Fig. 2: HPCs from Lung adenocarcinoma show consistent enrichment in histomorphological phenotypes. | Nature Communications

Fig. 2: HPCs from Lung adenocarcinoma show consistent enrichment in histomorphological phenotypes.

From: Mapping the landscape of histomorphological cancer phenotypes using self-supervised learning on unannotated pathology slides

Fig. 2

A Uniform Manifold Approximation and Projection (UMAP) dimensionality reduction of lung adenocarcinoma tile vector representations labeled by HPC membership (each HPC was assigned a different color for easier visualization).

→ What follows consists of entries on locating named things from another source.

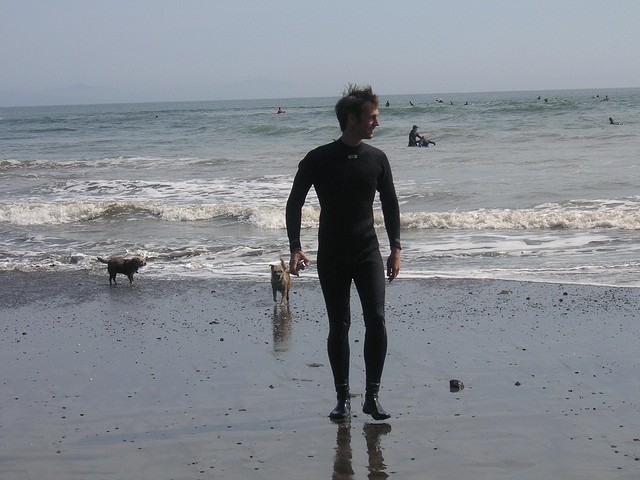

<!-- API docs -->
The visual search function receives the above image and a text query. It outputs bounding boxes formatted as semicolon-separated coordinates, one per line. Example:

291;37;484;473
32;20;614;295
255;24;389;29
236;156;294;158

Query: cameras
297;259;306;270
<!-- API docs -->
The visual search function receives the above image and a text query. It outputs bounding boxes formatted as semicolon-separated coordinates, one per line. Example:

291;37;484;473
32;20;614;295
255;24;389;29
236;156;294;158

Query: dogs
97;256;146;285
269;257;291;306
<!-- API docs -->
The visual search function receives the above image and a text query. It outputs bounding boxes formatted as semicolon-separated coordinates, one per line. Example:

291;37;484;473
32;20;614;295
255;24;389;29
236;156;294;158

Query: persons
416;136;436;147
409;124;421;147
285;86;400;420
277;107;282;113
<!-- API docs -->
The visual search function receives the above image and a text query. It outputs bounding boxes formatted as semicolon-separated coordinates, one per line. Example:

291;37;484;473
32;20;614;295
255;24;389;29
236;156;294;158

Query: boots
330;383;351;419
362;384;391;419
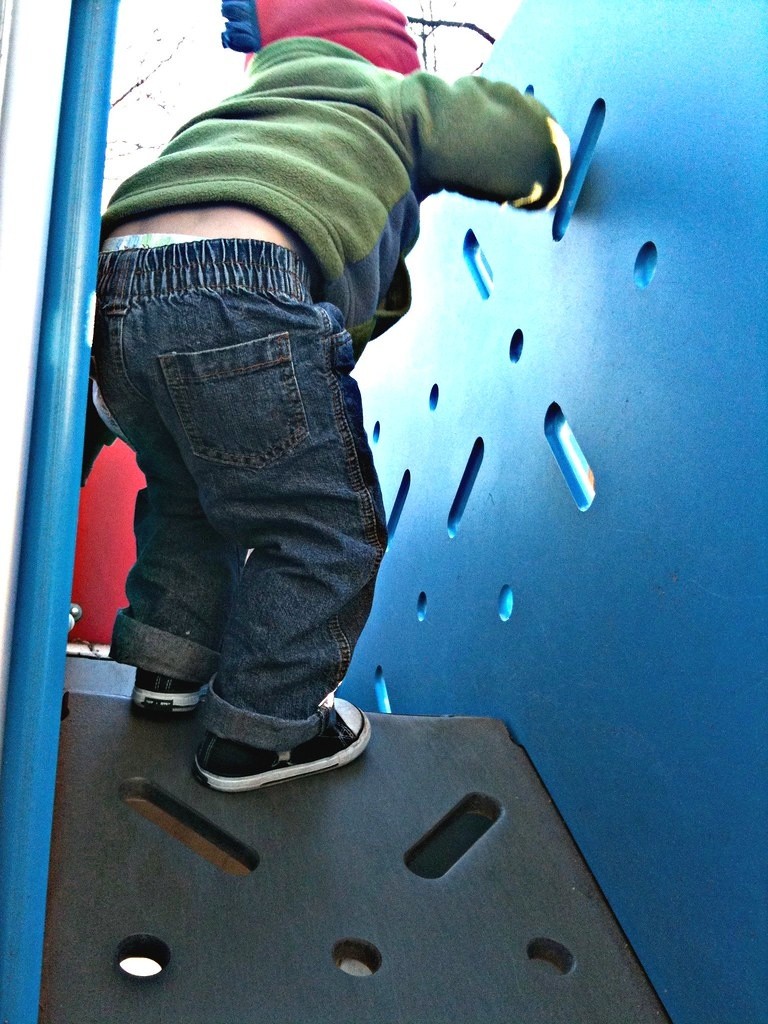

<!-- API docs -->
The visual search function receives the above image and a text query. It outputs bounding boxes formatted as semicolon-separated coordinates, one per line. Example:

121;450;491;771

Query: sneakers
131;665;209;714
193;698;373;793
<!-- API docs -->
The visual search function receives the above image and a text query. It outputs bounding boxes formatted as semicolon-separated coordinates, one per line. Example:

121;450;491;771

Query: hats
223;0;420;76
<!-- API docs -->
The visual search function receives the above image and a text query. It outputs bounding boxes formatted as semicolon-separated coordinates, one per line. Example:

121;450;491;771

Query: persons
91;1;571;792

B Percentage of patients from the TCGA cohorts associated with each HPC (100% corresponding to 452 patients). The shades of green are proportional to the percentages (y-axis). C Percentage of institutions associated with each HPC (100% corresponding to 33 institutions). The shades of green are proportional to the percentages (y-axis). D Consensus annotations of each HPC after visual inspection by a panel of 3 expert pathologist of 100 random tiles from each HPC. Stars for detailed consensus indicate the number of agreeing pathologists for the predominant tissue component (a given growth pattern/ non-tumor element, see details in Methods - Cluster Histological Assessment), while the number of stars for patients and institutions quality control (QC), are related to panels B and C with percentage above 50%, above or below 25% for 3, 2 and 1 star respectively). Labels were then projected back to the UMAP in panels E-G. Visual representations of E the distribution of the different tissue categories, F the epithelium:stroma ratio, and G the extent of lymphocytic infiltration are displayed on the UMAP. Source data are provided as a Source Data file.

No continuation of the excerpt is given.